Saturday, October 13, 2012

Joaquim Barbosa: presidente - WALTER CENEVIVA


Joaquim Barbosa: presidente - WALTER CENEVIVA

FOLHA DE SP - 13/10


A auspiciosa nomeação de um presidente negro para o STF é ótima como simbologia das transformações sociais


O ARTIGO 5º da Constituição começa com o enunciado de uma verdade jurídica, mas uma inverdade material: "todos são iguais perante a lei". Será verdadeiro se o lermos como esperança de um vir a ser, compondo programa igualitário para todos os que aqui vivem, com "inviolabilidade do direito à vida, à liberdade, à igualdade, à segurança e à propriedade". O artigo 5º é mais do que ordem jurídica -é uma "norma programática", conforme ensinam os mestres. Retrata a esperança de aprimoramento das condições sociais dos que vivem aqui, para alcançarem realização plena.

Nesse quadro a auspiciosa nomeação de um presidente negro para o STF (Supremo Tribunal Federal) é boa em si mesma, pelas qualidades que o ministro Joaquim Barbosa já demonstrou no tratamento do direito e no trabalho que tem desenvolvido. É, porém, ótima na simbologia das transformações sociais pelas quais estamos passando. Seu acesso à presidência dá o indício fundamental: a substituição dos dirigentes do STF, segundo o tempo na mesma função permite, no restrito grupo de 11 magistrados, com revezamento de estilos, convicções e mando.

É evidente, porém, que o caso do ministro Barbosa acrescenta, além do toque da novidade, o preenchimento de um lugar que, desde a criação da Constituição imperial, sob Pedro 1º, foi submetido a duas reservas específicas: só para homens e só para brancos. A lei de então incluiu na capital brasileira (o Rio de Janeiro) um "Supremo Tribunal de Justiça, composto por 11 juízes letrados...", sem fazer referência à cor.
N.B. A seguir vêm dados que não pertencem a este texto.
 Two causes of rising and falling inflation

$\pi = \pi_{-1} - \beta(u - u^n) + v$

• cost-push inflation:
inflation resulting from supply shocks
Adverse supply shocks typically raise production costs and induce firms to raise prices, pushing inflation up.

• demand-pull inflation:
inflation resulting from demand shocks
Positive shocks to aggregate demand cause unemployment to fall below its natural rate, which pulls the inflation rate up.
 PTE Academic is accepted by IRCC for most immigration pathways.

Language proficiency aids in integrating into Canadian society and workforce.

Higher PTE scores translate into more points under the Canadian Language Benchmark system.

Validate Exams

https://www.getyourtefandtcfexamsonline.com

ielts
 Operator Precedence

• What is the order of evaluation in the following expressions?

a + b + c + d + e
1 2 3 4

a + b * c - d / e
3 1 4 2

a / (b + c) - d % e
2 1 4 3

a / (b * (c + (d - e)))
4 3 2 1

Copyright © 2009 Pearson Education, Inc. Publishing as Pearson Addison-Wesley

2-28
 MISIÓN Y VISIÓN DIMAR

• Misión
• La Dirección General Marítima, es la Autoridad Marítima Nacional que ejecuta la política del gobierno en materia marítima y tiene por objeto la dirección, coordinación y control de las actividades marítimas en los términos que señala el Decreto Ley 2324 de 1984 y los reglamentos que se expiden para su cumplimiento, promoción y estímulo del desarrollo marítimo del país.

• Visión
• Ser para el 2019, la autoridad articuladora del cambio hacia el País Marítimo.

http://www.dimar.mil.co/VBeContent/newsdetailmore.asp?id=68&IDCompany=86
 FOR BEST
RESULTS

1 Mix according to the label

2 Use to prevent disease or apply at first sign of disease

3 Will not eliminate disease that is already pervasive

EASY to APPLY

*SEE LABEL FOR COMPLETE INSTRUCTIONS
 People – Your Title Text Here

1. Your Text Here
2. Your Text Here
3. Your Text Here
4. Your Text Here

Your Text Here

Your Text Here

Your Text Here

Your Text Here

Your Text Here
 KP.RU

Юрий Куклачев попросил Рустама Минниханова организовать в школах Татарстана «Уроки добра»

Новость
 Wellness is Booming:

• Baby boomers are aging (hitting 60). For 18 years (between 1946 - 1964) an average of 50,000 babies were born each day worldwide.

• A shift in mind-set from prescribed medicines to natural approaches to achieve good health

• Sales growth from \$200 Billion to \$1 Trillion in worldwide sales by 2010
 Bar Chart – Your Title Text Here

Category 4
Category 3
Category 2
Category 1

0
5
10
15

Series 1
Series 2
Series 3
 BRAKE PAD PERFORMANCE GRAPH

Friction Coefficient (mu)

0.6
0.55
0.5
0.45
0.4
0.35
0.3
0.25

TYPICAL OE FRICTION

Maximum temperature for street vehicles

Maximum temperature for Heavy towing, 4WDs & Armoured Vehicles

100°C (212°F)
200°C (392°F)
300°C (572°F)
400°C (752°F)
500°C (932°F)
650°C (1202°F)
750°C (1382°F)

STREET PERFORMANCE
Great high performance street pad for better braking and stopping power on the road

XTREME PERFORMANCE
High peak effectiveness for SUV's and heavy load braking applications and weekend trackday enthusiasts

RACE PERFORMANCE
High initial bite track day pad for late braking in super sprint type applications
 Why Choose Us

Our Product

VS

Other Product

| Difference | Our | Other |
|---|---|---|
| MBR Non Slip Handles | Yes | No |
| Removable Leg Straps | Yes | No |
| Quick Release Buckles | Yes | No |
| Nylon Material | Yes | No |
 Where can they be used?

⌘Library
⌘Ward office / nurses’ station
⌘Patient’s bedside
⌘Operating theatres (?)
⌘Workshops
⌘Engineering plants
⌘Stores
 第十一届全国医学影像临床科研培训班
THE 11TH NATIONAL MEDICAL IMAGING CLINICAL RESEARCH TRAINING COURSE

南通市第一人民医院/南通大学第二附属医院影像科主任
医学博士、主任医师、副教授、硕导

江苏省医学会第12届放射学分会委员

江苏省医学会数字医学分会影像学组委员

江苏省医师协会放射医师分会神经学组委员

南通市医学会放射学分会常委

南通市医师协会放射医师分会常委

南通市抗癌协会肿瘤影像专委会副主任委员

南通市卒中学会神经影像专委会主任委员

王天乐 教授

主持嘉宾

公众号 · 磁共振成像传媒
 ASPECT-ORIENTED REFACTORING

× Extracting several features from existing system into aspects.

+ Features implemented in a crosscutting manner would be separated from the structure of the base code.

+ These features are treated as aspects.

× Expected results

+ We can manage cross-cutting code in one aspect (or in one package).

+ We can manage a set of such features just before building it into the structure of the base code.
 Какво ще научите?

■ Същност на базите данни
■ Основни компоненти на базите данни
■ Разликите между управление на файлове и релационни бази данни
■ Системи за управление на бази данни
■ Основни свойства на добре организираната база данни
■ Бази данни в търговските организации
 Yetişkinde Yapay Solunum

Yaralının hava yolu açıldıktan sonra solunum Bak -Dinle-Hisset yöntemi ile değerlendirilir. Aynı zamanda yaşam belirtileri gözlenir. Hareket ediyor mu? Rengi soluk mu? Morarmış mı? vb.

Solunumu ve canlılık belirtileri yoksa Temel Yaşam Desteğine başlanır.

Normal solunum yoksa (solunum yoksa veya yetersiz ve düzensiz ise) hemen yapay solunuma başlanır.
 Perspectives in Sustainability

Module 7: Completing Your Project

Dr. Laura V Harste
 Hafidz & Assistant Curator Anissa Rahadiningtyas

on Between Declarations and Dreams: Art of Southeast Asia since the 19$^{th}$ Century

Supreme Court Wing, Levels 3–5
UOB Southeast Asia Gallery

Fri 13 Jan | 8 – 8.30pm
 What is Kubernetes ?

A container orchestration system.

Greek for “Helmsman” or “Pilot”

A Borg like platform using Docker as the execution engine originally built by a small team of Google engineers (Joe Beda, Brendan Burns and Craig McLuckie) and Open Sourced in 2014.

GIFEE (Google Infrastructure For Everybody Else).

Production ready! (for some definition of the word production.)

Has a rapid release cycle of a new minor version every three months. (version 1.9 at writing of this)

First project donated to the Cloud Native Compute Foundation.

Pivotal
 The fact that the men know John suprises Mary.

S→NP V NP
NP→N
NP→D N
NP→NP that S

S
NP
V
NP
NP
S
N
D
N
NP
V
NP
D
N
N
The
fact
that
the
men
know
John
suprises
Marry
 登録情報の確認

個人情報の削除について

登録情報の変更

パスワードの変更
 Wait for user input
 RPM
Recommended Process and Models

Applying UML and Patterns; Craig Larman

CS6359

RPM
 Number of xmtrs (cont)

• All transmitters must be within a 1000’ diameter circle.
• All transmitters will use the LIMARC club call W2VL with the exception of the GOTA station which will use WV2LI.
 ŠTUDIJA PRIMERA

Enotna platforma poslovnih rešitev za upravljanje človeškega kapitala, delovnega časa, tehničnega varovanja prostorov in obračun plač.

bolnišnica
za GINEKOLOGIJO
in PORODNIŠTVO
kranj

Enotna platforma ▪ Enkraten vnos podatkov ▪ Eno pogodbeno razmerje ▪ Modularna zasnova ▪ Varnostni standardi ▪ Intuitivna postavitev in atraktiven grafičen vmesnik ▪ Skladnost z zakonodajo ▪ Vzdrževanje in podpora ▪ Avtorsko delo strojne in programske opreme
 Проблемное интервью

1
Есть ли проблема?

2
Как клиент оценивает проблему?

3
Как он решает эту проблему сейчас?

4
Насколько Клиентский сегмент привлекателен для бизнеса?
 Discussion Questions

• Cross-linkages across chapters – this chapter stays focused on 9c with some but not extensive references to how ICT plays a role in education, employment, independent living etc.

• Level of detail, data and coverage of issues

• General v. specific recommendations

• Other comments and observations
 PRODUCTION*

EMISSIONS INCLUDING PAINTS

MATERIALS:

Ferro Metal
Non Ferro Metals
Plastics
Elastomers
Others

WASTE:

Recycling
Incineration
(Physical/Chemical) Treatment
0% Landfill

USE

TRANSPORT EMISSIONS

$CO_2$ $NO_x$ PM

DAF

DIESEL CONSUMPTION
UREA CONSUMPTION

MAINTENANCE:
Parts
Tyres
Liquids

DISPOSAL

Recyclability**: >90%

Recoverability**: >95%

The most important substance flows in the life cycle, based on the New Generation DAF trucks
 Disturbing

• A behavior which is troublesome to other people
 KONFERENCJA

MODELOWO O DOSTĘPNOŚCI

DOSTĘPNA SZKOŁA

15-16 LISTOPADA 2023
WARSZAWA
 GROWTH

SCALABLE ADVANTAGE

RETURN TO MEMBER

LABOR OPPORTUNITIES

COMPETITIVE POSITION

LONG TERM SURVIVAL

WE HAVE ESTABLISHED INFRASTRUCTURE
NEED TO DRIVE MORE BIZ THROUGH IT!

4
"Letrado" caiu em desuso, mas no começo do século 19 indicava o grande conhecedor do direito. A exigência constitucional de hoje requer "notável saber jurídico e reputação ilibada", permitida a escolha pelo presidente da República, sem distinção de sexo, com aprovação do candidato pelo Senado Federal.

É confortante ver a evolução, embora lenta. Nas dezenas de tribunais brasileiros, tanto na área federal quanto na estadual, o número de presidentes negros é muito pequeno. Ainda predomina o sexo masculino, mas já se está no ritmo do equilíbrio entre homens e mulheres. As antigas resistências à presença feminina nos serviços da Justiça, que pareciam irremovíveis até a segunda metade do século 20, hoje são encaradas como passadismo pré-histórico.

Nesse perfil histórico, o ingresso de Joaquim Barbosa na Corte Suprema se fez credenciado por títulos de pós-graduação no país e no exterior, tendo feito carreira no Ministério Público Federal. É o 44º presidente do STF, depois da proclamação da República, sendo o oitavo mineiro a chegar ao cargo, conforme o decano do tribunal, ministro José Celso de Mello Filho, informou no discurso de saudação. A conduta de Barbosa no processo do "mensalão" sugere que está pronto para os embates da presidência.

A escolha simultânea do ministro Ricardo Lewandowski para vice-presidente gerou alguma preocupação, pois ele e Barbosa tiveram discordâncias ásperas no exame dos processos. A preocupação está abrandada, pois ambos receberam nove votos de dez votantes, a indicar que cada um dos eleitos escolheu o outro. Foi bom prenúncio, da parte de ambos, para os ajustes das responsabilidades recíprocas na chefia do tribunal.